**Document section**
AcerHealth
How has COVID affected revenue cycle management?

How has COVID affected revenue cycle management?

The Covid– 19 Pandemic has impacted all sectors and not just the medical field. Apart from deaths from coronavirus due to infections, there is financial and medical distress. For Healthcare organizations another cause of worry is the effect coronavirus pandemic can have a negative impact on their revenue cycle. For smaller organizations with limited cash and manpower on hand can be a challenge to keep the billing office running which is the key to keeping hospitals and practices open while operating during these pandemic times.

Organizations that have robust contingency plans and implement best practices in their workplace help in the success of Revenue Cycle Management even during critical times.

The financial instability and challenges faced by organizations working in the medical sector, hospitals, and medical practices during these pandemic times are due to:

  • Canceled appointments and surgeries.
  • Costs incurred for maintaining critical equipment and also maintenance of systems given to staff and adopting WFH procedures.
  • Increased workloads and falling staff productivity due to shifts in work.
  • Adopting cost-cutting measures that may result in layoffs.
  • Denied medical claims.

In a way, the revenue cycle is an essential and very important component when it comes to managing the finances of medical service providers. The impact of the COVID-19 pandemic on the revenue cycle can be severe, but providers must manage it to meet their obligations.

Below are key considerations with financial sustainability hanging in the balance.

1. Billing and Coding: Due to changes to Medicare regulations, and from additional use of telehealth services notable billing and coding issues may arise. We have to ensure and know what is covered by health plans for both inpatient and outpatient services. With the rules rapidly changing, providers and support staff need to be properly appraised and trained.

2. Telehealth: Most outpatient visits have shifted to telehealth visits and services. In this sector we have to have answers to questions like insurance company pay rate, additional documentation requirement, and if any additional approvals requirement.

3. Changes to patient financial responsibility severely affect copayments and deductibles, along with referrals.

4. Remote Billing Work: Determining if employees can manage billing-and-collection responsibility from home. This assessment is crucial and critical to ensure cash flow issue disruptions are minimized.

5. Identification by organizations of employees to work remotely and yet be productive. Plan to be implemented regarding systems and equipment usage.

6. Ensuring adherence to regulations concerning privacy and security of personally identifiable information and other HIPAA provisions.

7. Contingency planning: Having a robust emergency preparedness planning to ensure minimum disruptions to business or updating a revised plan and implementing it.

8. Changes to Medicare regulations: With several changes implemented recently, provider organizations should review these changes and identify any additional services that may be billable. There is also the possibility of receiving accelerated or advance payments from Medicare to increase cash flow amid COVID- 19 disruptions in claims submission or claims processing.

9. Patient Financial responsibility: The pandemic has led patients to incur significant medical bills that are not covered by their health plan. Each organization should evaluate its credit and collection policies to prevent financial strain on hospitals and providers.

10. Changes to Copays and deductibles: Several large health plans have made changes to policies on patient out-of-pocket responsibility. Billing and registration staff should be aware of these changes so that invoicing and collections can continue apace.

11. Standard referral requirements: Due to changes to policies on patient out-of-pocket responsibility, ensure these changes are considered, as they could shift payment obligations from patients to health plans.

12. Resource optimization: Provider organizations should make sure the resources are appropriately allocated to meet patient needs and should include specific areas like capacity planning and have proactive revenue cycle strategies to meet patient needs in the event there is a sudden surge on existing capacity limits. The other specific area would be operational accommodations which take care of adjusting hours of operations, staffing, and documentation requirements for telehealth visits.

Staying apprised of changes across the revenue spectrum, adapting will help healthcare providers to maintain transparency and understand cash flow throughout the crises.

**Data**
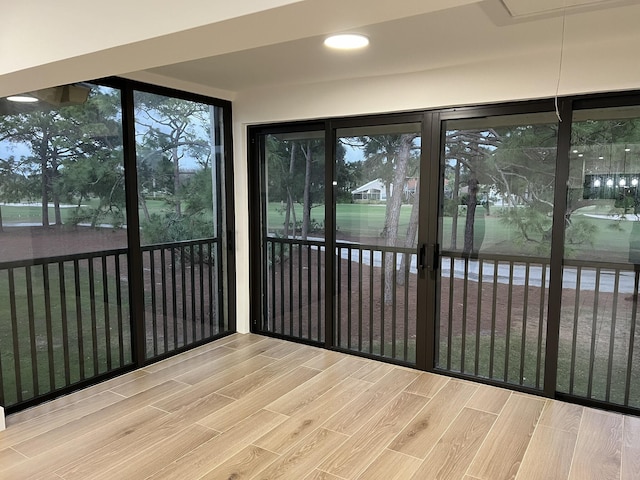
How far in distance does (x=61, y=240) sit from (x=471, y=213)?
2950mm

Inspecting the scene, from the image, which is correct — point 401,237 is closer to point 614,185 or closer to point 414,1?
point 614,185

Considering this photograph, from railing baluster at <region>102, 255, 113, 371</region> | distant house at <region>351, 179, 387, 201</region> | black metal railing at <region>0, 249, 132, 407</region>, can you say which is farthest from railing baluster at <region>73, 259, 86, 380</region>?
distant house at <region>351, 179, 387, 201</region>

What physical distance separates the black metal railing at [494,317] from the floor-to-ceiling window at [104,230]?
2179 mm

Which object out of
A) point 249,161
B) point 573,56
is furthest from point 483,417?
point 249,161

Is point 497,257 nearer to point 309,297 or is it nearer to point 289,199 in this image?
point 309,297

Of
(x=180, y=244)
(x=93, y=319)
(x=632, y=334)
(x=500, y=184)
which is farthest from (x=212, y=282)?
(x=632, y=334)

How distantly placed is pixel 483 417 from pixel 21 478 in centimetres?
263

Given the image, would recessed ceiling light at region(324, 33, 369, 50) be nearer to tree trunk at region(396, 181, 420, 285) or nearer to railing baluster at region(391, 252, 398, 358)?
tree trunk at region(396, 181, 420, 285)

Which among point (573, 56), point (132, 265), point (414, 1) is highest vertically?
point (573, 56)

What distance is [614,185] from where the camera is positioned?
9.72 feet

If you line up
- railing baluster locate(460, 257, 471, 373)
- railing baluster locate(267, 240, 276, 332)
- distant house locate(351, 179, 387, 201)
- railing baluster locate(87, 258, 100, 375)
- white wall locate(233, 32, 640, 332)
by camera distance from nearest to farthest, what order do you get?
white wall locate(233, 32, 640, 332), railing baluster locate(87, 258, 100, 375), railing baluster locate(460, 257, 471, 373), distant house locate(351, 179, 387, 201), railing baluster locate(267, 240, 276, 332)

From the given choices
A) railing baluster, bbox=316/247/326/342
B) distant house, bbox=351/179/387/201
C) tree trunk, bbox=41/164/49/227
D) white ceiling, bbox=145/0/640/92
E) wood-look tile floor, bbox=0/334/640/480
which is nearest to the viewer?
white ceiling, bbox=145/0/640/92

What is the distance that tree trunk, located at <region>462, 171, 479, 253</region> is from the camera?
3.42 metres

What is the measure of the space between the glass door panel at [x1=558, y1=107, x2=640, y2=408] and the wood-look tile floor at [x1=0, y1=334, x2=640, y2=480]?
0.28 meters
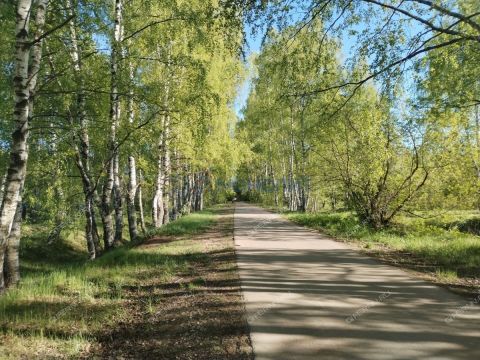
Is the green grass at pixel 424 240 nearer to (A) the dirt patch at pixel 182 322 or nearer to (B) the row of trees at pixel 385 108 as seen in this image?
(B) the row of trees at pixel 385 108

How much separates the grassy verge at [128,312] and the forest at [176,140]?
4 centimetres

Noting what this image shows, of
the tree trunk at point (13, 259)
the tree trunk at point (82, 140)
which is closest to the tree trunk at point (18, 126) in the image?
the tree trunk at point (13, 259)

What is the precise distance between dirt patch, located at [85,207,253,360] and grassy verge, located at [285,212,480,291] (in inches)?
162

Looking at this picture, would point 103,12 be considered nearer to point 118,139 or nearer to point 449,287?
point 118,139

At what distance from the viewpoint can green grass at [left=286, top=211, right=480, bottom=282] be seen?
833 cm

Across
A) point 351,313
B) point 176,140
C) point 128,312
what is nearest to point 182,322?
point 128,312

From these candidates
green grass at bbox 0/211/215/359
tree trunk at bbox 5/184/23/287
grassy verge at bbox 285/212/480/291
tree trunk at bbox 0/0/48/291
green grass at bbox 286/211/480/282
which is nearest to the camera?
green grass at bbox 0/211/215/359

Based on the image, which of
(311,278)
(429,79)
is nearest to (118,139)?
(311,278)

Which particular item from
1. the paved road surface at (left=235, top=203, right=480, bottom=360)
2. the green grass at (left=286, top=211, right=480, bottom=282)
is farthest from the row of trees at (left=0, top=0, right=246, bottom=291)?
the green grass at (left=286, top=211, right=480, bottom=282)

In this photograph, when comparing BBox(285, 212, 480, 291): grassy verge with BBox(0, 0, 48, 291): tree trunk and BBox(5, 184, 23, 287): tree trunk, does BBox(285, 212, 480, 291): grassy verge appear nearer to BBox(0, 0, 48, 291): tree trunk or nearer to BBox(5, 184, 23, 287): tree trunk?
BBox(0, 0, 48, 291): tree trunk

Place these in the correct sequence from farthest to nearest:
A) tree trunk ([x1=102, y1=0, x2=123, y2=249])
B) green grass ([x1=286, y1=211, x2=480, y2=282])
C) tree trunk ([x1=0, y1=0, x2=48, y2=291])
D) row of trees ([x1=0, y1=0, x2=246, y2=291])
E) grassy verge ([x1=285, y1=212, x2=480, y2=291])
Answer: tree trunk ([x1=102, y1=0, x2=123, y2=249]), green grass ([x1=286, y1=211, x2=480, y2=282]), grassy verge ([x1=285, y1=212, x2=480, y2=291]), row of trees ([x1=0, y1=0, x2=246, y2=291]), tree trunk ([x1=0, y1=0, x2=48, y2=291])

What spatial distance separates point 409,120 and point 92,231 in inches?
454

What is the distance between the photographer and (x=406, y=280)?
22.5ft

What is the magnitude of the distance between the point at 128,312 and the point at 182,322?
105 cm
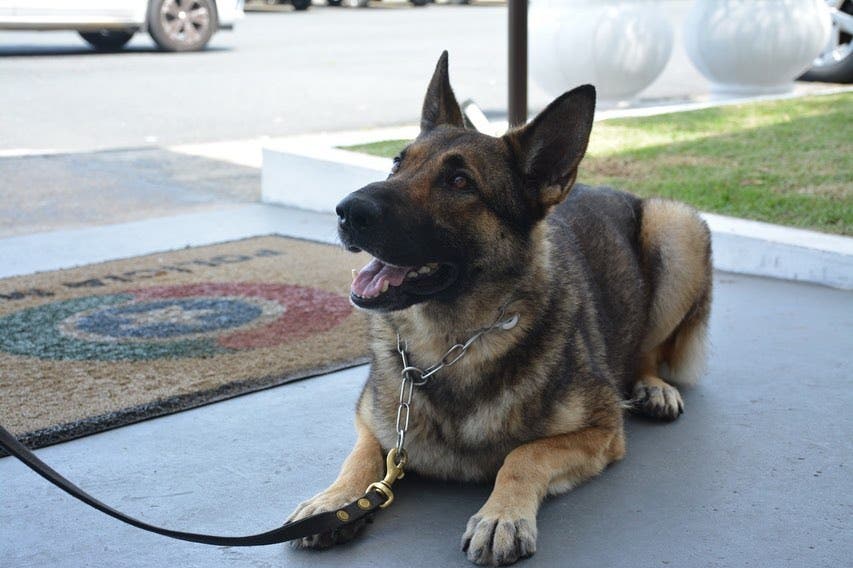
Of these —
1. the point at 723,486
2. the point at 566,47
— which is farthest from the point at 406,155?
the point at 566,47

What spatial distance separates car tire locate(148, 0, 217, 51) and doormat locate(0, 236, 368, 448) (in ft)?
40.3

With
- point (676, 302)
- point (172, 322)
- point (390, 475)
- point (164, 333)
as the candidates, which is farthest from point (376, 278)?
point (172, 322)

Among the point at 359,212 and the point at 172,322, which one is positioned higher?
the point at 359,212

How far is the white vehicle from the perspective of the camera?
17.8m

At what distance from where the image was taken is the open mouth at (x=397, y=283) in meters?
3.59

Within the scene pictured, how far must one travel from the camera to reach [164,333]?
5.72m

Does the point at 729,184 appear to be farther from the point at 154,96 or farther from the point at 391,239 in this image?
the point at 154,96

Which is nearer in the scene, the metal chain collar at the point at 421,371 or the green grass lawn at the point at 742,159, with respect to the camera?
the metal chain collar at the point at 421,371

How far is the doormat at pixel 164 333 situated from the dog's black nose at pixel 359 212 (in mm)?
1650

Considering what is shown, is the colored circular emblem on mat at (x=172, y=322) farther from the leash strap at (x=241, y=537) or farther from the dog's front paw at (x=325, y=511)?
the leash strap at (x=241, y=537)

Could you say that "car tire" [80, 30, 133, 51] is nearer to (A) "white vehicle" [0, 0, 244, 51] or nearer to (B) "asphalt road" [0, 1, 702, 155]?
(A) "white vehicle" [0, 0, 244, 51]

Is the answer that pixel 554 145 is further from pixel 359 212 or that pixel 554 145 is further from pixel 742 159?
pixel 742 159

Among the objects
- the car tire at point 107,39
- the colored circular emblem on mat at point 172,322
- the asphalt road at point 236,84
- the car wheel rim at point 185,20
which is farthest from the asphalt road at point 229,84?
the colored circular emblem on mat at point 172,322

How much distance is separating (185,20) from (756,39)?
34.6 ft
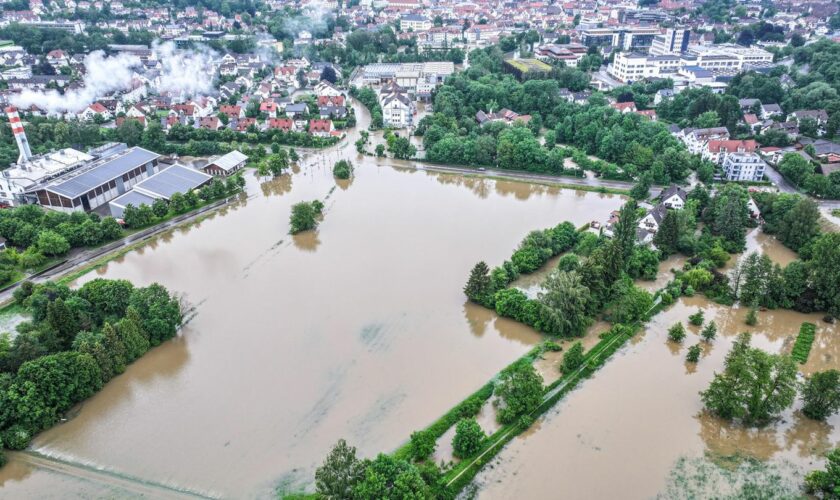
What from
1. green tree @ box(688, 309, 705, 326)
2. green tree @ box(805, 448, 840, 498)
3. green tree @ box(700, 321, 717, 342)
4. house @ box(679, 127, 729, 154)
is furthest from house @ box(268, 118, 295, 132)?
green tree @ box(805, 448, 840, 498)

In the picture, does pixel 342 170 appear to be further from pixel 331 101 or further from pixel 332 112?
pixel 331 101

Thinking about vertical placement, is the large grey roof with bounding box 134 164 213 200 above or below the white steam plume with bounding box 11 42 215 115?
below

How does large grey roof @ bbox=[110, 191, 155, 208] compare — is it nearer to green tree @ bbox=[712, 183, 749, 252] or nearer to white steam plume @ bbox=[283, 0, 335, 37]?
green tree @ bbox=[712, 183, 749, 252]

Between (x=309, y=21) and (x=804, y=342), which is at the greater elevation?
(x=309, y=21)

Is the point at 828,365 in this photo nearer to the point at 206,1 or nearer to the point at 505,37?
the point at 505,37

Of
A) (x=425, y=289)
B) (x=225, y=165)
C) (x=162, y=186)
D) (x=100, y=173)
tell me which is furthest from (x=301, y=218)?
(x=100, y=173)

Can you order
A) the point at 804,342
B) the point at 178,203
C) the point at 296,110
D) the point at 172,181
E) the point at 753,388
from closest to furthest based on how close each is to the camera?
the point at 753,388
the point at 804,342
the point at 178,203
the point at 172,181
the point at 296,110

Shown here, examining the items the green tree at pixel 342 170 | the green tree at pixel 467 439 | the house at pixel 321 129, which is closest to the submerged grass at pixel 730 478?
the green tree at pixel 467 439
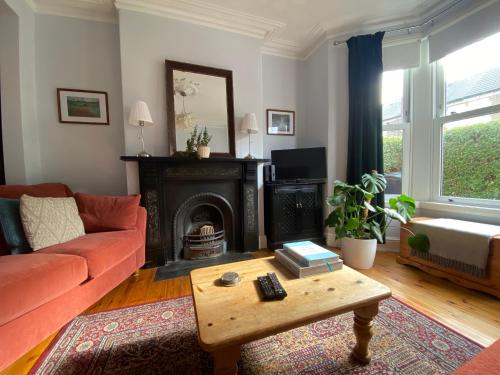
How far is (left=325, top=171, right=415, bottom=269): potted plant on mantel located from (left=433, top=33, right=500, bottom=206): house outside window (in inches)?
29.3

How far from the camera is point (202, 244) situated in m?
2.32

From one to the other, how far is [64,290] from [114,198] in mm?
899

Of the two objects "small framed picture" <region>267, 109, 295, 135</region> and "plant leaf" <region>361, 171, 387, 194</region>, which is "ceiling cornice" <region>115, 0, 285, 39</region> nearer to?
"small framed picture" <region>267, 109, 295, 135</region>

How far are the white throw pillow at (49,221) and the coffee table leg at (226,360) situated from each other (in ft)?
4.73

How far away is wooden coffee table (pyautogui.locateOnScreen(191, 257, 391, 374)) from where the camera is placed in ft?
2.29

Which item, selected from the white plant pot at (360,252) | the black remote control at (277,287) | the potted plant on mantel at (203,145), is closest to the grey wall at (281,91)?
the potted plant on mantel at (203,145)

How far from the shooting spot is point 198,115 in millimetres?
2396

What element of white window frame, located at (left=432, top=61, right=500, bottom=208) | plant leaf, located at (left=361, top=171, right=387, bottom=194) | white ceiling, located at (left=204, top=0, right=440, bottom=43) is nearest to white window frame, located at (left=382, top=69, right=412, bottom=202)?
white window frame, located at (left=432, top=61, right=500, bottom=208)

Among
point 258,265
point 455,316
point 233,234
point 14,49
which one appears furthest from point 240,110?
point 455,316

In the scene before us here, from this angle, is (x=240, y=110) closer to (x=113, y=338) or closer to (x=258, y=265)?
(x=258, y=265)

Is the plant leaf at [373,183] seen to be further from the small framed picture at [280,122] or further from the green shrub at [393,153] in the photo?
the small framed picture at [280,122]

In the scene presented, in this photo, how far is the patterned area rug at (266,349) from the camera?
1.00m

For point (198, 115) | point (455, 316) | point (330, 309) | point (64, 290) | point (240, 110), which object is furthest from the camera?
point (240, 110)

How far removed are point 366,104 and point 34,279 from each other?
10.6 ft
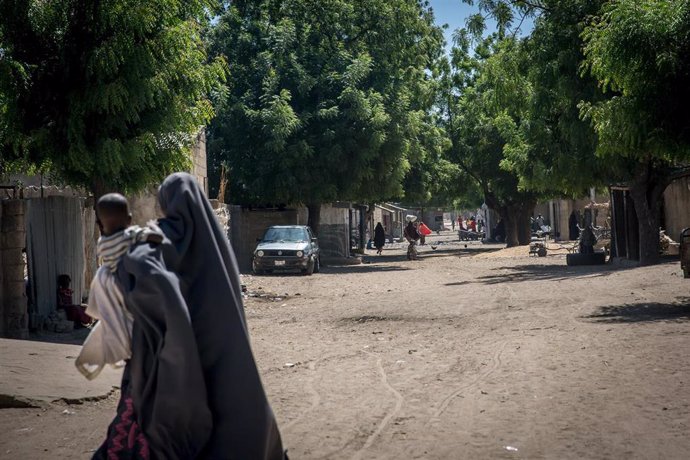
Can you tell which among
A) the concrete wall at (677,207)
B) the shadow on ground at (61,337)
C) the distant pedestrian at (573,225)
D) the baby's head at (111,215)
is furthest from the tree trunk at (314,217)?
the baby's head at (111,215)

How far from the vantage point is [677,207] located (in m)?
30.5

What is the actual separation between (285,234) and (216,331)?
25420 millimetres

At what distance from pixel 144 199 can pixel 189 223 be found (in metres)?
15.1

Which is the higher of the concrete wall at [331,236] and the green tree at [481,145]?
the green tree at [481,145]

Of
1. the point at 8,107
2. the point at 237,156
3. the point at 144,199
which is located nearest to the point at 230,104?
the point at 237,156

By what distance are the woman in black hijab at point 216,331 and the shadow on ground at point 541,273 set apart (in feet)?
60.2

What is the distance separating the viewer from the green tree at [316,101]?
107ft

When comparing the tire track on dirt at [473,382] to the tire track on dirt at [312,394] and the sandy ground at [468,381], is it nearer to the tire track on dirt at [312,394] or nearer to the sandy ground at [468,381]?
the sandy ground at [468,381]

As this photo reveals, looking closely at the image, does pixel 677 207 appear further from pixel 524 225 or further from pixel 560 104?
pixel 524 225

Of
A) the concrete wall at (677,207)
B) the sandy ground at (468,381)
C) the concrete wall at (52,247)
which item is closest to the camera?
the sandy ground at (468,381)

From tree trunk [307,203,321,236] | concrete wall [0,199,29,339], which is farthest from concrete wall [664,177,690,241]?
concrete wall [0,199,29,339]

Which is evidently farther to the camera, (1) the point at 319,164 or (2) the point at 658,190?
(1) the point at 319,164

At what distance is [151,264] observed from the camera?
418 cm

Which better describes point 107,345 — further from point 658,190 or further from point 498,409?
point 658,190
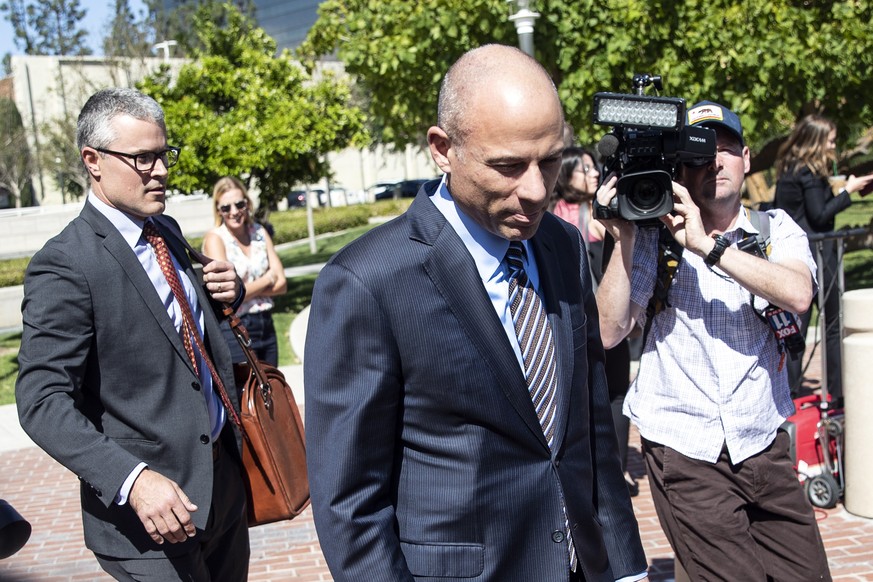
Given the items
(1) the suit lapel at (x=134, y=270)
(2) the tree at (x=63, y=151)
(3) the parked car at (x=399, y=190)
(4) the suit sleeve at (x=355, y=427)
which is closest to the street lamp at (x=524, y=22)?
(1) the suit lapel at (x=134, y=270)

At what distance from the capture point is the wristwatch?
3016 millimetres

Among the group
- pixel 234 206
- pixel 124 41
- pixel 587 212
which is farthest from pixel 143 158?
pixel 124 41

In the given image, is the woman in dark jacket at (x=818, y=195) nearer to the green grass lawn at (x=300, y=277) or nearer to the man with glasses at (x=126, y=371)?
the green grass lawn at (x=300, y=277)

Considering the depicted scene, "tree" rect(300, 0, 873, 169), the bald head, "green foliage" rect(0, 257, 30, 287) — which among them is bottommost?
"green foliage" rect(0, 257, 30, 287)

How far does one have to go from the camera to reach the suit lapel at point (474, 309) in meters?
2.13

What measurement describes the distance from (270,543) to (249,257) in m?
2.03

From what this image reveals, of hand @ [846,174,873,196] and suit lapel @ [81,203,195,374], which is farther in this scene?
hand @ [846,174,873,196]

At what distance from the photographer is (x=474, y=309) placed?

**Tasks and exercises**
• a. List the causes of financial instability for medical organizations during the pandemic that the bulleted list in the article on COVID and revenue cycle management gives.
• b. According to the article on COVID and revenue cycle management, what might provider organizations receive from Medicare to increase cash flow amid COVID-19 disruptions?
• c. Copy word for word the passage in the article on COVID and revenue cycle management that begins at the words "5. Identification by" and stops after "other HIPAA provisions.".

**Solved problems**
• a.
- Canceled appointments and surgeries.
- Costs incurred for maintaining critical equipment and also maintenance of systems given to staff and adopting WFH procedures.
- Increased workloads and falling staff productivity due to shifts in work.
- Adopting cost-cutting measures that may result in layoffs.
- Denied medical claims.

• b. Accelerated or advance payments from Medicare.

• c.
5. Identification by organizations of employees to work remotely and yet be productive. Plan to be implemented regarding systems and equipment usage.

6. Ensuring adherence to regulations concerning privacy and security of personally identifiable information and other HIPAA provisions.